[Stored items from a collection]
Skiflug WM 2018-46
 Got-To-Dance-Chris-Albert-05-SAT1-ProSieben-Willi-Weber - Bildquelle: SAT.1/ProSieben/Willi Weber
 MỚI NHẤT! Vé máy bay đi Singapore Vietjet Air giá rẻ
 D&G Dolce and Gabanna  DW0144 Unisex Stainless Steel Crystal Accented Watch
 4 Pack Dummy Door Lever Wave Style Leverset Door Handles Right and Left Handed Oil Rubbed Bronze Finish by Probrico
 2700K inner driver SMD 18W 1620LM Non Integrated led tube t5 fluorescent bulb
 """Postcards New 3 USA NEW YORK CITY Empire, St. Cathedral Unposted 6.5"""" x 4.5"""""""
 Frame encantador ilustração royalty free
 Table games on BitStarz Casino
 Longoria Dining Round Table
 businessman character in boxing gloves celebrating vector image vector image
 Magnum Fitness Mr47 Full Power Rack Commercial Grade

*WHAT IS BEING ASKED:*
Lines that include the word "Table" are to be extracted from the data above.

*SOLUTION FOR THIS PROBLEM:*
 Table games on BitStarz Casino
 Longoria Dining Round Table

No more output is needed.